Petition Asks SCOTUS to Review Health Reform Law; Michigan Petitions For Waiver

August 5, 2011 by Mercedes Varasteh Dordeski

In this week's health law round-up:

- A case originally filed in a Michigan federal court challenging the constitutionality of the Patient Protection and Affordable Care Act (PPACA) is now headed to the Supreme Court of the United States. Thomas More Law Center v. Obama, et al. was among the first of a series of federal court decisions to weigh in on whether a provision of PPACA which requires all American citizens to purchase insurance by 2014 was a proper exercise of Congress' power. Judge George C. Steeh ruled in October 2010 that the law was constitutional, and the plaintiffs, a conservative public interest law firm, appealed to the Sixth Circuit. In June 2011 a Court of Appeals panel ruled 2-1 that the insurance coverage provision was a "valid exercise of legislative power by Congress under the Commerce Clause" and affirmed the district court's ruling.
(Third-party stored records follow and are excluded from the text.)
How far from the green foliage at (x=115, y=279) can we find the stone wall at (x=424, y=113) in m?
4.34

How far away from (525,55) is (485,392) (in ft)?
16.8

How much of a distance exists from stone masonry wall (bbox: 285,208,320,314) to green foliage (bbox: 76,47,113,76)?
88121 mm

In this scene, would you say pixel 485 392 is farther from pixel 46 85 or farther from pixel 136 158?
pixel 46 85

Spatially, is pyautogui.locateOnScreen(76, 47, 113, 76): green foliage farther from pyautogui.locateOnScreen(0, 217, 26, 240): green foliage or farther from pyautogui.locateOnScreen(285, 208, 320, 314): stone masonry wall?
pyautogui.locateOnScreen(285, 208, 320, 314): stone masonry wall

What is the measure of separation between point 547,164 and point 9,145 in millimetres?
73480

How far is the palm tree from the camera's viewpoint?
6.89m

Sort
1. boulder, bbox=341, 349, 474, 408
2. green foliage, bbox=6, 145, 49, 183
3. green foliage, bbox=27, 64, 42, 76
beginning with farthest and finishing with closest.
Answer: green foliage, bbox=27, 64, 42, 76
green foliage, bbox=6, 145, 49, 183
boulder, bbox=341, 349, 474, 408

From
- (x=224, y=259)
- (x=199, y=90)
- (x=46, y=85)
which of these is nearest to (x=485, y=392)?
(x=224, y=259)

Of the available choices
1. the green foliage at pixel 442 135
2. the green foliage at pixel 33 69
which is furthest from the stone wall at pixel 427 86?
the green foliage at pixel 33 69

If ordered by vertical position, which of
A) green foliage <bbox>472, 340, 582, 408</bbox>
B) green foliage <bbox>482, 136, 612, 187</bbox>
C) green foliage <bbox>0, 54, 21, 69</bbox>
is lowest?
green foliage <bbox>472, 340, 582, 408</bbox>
Last week, Plaintiffs filed a petition for a writ of certiorari with the Supreme Court, asking the Court to rule on the issue. A response from the Obama Administration is due August 29, 2011. It is worth noting (since nearly every Republican-appointed judge has ruled against the constitutionality of PPACA) that the Supreme Court is currently comprised of five justices appointed by Republican presidents (CJ Roberts, Scalia, Kennedy, Thomas, and Alito) and four justices from Democratic presidents (Ginsburg, Breyer, Sotomayor, and Kagan). Further tipping the balance is the fact that Kagan, a former Solicitor General for the United States, may have to recuse herself from taking part in the decision of the case.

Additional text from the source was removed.